And Ovechkin’s assessment of Crosby? “He is a good player, but he talks too much.”

It raised their rivalry’s profile, and increased the animus Washington’s fans directed toward Crosby. One spectator wearing a red Capitals jersey held a baby doll with a tiny Penguins jersey, with Crosby’s name and No. 87 written in black marker on the back, while another member of the sellout crowd of 18,277 was handing out pacifiers to fellow fans.

Asked about the many taunting signs dotting the stands, Crosby said: “I try not to look too much, to be honest. ... I know there’s a lot of them, and guys usually point them out to me if I don’t see them myself.”

He made it 1-0 only 4½ minutes in, then used a back-to-the-ice, no-look backhand pass to set up Bill Guerin’s first goal since being traded by the Islanders to the Penguins.

◇ ◇ ◇ ◇

Problem 1:
Answer from the report on the Capitals–Penguins game:
(a) How large was the sellout crowd?
(b) What number was written on the back of the doll's tiny Penguins jersey?
(c) Which player did Crosby set up with a no-look backhand pass, and which team had traded that player to the Penguins?
Problem 2:
Carry the report on the Capitals–Penguins game forward from its final sentence with a few more paragraphs.
The records below this point come from a separate source.

◇ ◇ ◇ ◇

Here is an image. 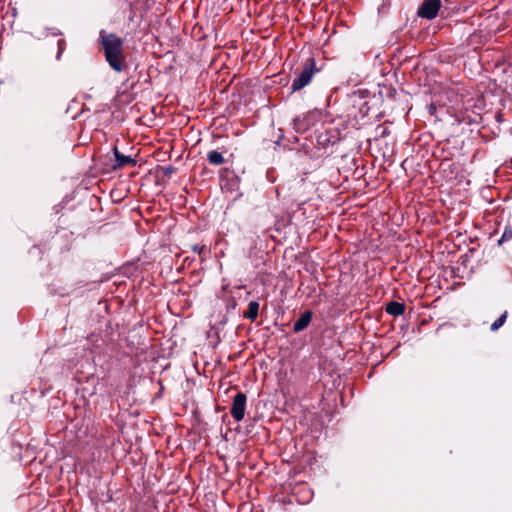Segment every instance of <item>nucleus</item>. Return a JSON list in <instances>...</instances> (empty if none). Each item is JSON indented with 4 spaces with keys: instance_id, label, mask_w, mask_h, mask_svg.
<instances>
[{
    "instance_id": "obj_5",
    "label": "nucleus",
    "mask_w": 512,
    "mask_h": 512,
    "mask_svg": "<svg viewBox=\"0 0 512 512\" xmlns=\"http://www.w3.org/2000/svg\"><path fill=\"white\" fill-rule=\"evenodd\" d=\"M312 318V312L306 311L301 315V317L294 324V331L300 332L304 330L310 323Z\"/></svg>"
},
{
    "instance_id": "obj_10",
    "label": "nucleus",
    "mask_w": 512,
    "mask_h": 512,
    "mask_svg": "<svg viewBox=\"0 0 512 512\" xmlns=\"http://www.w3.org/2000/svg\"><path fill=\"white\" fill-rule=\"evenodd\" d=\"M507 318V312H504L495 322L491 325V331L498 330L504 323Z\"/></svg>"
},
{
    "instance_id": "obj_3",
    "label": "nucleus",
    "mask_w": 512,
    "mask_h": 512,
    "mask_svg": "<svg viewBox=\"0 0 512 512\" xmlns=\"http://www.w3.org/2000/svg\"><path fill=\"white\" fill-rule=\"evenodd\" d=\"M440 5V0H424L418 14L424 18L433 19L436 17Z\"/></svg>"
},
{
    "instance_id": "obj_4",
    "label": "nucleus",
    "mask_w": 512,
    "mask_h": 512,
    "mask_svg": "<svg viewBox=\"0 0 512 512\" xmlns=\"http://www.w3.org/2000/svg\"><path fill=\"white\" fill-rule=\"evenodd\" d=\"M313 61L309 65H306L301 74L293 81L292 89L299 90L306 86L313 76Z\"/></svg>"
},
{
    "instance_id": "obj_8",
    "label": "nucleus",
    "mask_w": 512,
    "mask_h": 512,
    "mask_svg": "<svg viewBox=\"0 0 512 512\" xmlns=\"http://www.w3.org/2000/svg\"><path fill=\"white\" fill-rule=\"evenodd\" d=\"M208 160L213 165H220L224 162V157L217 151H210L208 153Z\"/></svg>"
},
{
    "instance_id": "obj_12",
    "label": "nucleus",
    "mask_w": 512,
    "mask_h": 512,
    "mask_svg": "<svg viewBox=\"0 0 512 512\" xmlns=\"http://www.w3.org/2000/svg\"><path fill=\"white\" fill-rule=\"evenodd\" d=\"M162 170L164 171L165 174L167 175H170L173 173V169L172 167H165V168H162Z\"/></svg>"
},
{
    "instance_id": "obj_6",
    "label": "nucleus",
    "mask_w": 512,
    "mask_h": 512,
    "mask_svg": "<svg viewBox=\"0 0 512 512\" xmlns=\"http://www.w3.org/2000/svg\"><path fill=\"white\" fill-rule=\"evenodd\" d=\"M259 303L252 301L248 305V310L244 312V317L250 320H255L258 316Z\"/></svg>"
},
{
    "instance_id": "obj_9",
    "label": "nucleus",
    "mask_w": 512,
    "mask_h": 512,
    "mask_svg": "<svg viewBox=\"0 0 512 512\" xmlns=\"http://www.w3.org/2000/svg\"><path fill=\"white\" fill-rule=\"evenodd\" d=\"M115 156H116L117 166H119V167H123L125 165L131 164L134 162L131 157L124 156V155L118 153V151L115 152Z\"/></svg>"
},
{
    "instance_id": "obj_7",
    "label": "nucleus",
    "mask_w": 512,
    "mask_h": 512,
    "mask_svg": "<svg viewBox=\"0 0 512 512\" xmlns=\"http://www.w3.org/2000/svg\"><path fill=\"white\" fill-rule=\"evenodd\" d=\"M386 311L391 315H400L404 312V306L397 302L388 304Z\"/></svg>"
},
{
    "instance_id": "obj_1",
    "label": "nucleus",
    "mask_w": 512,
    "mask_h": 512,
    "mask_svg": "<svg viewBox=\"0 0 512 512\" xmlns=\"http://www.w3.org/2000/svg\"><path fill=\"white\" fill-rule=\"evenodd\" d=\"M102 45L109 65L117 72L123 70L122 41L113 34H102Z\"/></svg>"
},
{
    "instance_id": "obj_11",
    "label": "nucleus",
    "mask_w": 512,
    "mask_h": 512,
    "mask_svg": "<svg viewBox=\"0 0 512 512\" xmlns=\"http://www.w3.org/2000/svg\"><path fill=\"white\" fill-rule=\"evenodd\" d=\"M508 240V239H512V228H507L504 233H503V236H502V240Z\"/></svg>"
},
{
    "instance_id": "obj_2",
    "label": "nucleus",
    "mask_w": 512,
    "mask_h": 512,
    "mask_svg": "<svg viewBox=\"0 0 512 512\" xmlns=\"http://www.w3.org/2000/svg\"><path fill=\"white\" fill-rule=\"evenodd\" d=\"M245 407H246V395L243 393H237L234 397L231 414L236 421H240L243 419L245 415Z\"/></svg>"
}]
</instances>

◇ ◇ ◇ ◇

Task response 1:
(a) 18,277
(b) No. 87
(c) Bill Guerin, who had been traded by the Islanders.

Task response 2:
With Pittsburgh’s climb up the Eastern Conference standings, it’s possible there could be a Capitals-Penguins matchup in the first round of the playoffs.

“If that was the case,” Crosby said, “I’m sure it would be pretty intense, pretty emotional.”

On the other hand, the Southeast Division-leading Capitals have their longest losing streak under Boudreau — and all four of the defeats have come at home, against teams below them in the standings.

Does that worry Ovechkin?

“No, no, no,” said Ovechkin, whose league-high 47th goal was part of a two-score rally in a 49-second span of the third period that erased Pittsburgh’s 3-1 lead. “It’s before the playoffs, so it’s good for us.”

While the two superstars didn’t engage in much rough stuff with each other this time — other than, as Crosby noted, that Ovechkin “missed my head by a couple of inches on one hit” — there was plenty to go around elsewhere.

A check by Capitals defenseman Milan Jurcina on Tyler Kennedy dislodged a piece of glass and led to both players being sent to the penalty box, part of the first period’s seven infractions, five on Pittsburgh. The second period began with a 4-on-4, and each team had nearly 2 minutes’ worth of 4-on-3.

Both Crosby and Ovechkin were on the ice at the game’s outset. Less than 1½ minutes in, Theodore used his left pad to make a kick save on Crosby, who was camped out right by the goal.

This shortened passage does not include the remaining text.